Each week, we publish layman’s abstracts of new articles from our prestigious portfolio of journals in statistics. The aim is to highlight the latest research to a broader audience in an accessible format.
 
The article featured today is from the Canadian Journal of Statistics with the full article now available to read here.
 
Liu, P., Song, S. and Zhou, Y. (2022), Semiparametric additive frailty hazard model for clustered failure time data. Can J Statistics. https://doi.org/10.1002/cjs.11647
 
In this paper, the authors propose a new model to modelling the clustered failure time data while there is intra-cluster dependence among the same cluster. The clustered failure time data is frequently encountered in biomedical and clinical studies recently. For example, in the western Kenya parasitemia study, where the researcher is interested in the time from a child’s enrolment to the infection of parasitemia, 542 children from 309 households were enrolled, the children from the same household forms a cluster, the failure time among the same cluster were extremely likely to be correlated since they share the similar gene and expose to the same environment. In the study, the covariates included baseline parasitemia density (BPD) and exposure to mosquito bites (BITE), Age and Gender, and the purpose of the model is to model how these covariates will affect failure time, while still take the intra-cluster dependence.
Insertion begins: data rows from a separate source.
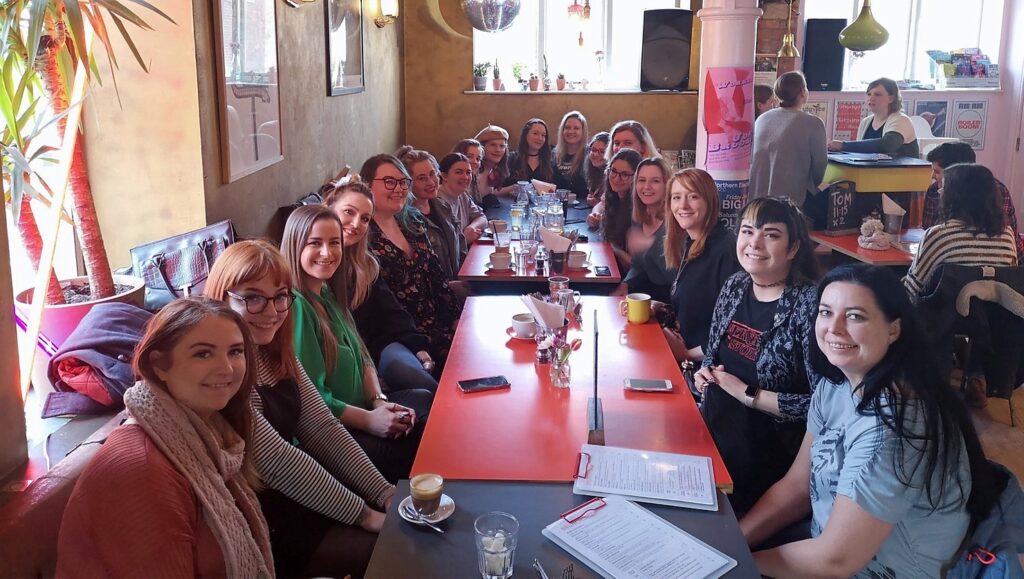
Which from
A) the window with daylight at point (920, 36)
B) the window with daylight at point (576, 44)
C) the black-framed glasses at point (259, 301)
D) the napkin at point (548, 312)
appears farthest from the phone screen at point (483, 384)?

And the response is hazard function instead of failure time. We model the relationship under the additive structure and assume the intra-cluster dependence acts additively on the hazard function. Some of the covariate effect is time-varying (such as BPD) while some are not (BITE, Age and Gender). The authors proposed a simple method to estimate the parameters and showed that the convergence rate of the constant covariates can be improved by integration technique. The estimator has a closed-form and can easily be implemented in practice. They also studied the large sample properties and finite sample performance. They applied their method to the western Kenya parasitemia study as well.